Adiós Chavistas! Bonjour Le Pens! Oder: Das Klima und die Systemfrage
Es ist gekommen, wie es kommen musste. Frankreich hat bei den Regionalwahlen stramm rechts gestimmt. Die Front National von Marianne Le Pen klopft nun »an die Türen der Macht«, wie der französische »Le Parisien« am Montag danach titelt. Und Ex-Präsident Nicolas Sarcozy kündigte sofort an, seine neokonservative UDP werde keine Wahlbündnisse mit gemäßigten Parteien eingehen, um die FN-Übermacht zu stoppen.

* _BEREITGESTELLTES MATERIAL_:
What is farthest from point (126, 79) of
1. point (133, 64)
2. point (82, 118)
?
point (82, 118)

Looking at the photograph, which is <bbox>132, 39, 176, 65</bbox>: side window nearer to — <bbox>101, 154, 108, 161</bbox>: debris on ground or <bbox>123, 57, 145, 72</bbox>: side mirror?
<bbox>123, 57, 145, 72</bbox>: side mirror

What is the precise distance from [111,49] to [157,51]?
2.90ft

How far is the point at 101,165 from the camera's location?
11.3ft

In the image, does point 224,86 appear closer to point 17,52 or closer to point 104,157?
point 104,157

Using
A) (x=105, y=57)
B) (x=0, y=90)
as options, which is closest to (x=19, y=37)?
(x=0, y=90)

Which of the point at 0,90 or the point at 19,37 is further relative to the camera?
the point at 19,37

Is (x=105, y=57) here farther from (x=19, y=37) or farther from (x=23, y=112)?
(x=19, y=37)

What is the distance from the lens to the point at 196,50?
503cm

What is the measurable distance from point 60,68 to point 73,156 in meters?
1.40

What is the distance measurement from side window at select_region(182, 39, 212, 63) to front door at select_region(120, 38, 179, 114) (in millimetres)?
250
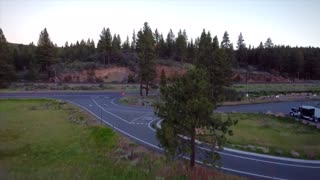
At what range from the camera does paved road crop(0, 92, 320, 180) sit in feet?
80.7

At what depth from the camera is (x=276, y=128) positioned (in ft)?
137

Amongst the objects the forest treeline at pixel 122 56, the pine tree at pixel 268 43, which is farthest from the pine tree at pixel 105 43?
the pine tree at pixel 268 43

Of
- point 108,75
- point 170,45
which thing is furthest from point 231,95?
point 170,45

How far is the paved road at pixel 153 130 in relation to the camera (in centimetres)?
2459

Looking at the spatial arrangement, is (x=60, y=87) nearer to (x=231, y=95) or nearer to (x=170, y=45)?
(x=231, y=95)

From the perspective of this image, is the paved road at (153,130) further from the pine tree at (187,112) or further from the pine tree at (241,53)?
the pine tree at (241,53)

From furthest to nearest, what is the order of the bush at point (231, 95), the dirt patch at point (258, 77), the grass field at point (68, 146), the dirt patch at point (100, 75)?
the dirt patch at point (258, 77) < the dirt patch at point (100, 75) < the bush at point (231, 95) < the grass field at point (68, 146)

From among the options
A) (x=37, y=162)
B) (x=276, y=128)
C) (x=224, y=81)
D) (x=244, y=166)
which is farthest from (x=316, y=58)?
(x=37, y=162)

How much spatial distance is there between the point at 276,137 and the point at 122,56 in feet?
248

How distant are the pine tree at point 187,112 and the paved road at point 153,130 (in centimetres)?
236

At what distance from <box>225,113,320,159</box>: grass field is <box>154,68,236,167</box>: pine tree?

* _AUFGABE_: Zitieren Sie aus dem Text über die französischen Regionalwahlen wörtlich die Stelle, die mit „Adiós Chavistas! Bonjour“ beginnt und mit „FN-Übermacht zu stoppen.“ endet. Das Material stammt aus einer anderen Quelle.

* _ANTWORT_:
Adiós Chavistas! Bonjour Le Pens! Oder: Das Klima und die Systemfrage
Es ist gekommen, wie es kommen musste. Frankreich hat bei den Regionalwahlen stramm rechts gestimmt. Die Front National von Marianne Le Pen klopft nun »an die Türen der Macht«, wie der französische »Le Parisien« am Montag danach titelt. Und Ex-Präsident Nicolas Sarcozy kündigte sofort an, seine neokonservative UDP werde keine Wahlbündnisse mit gemäßigten Parteien eingehen, um die FN-Übermacht zu stoppen.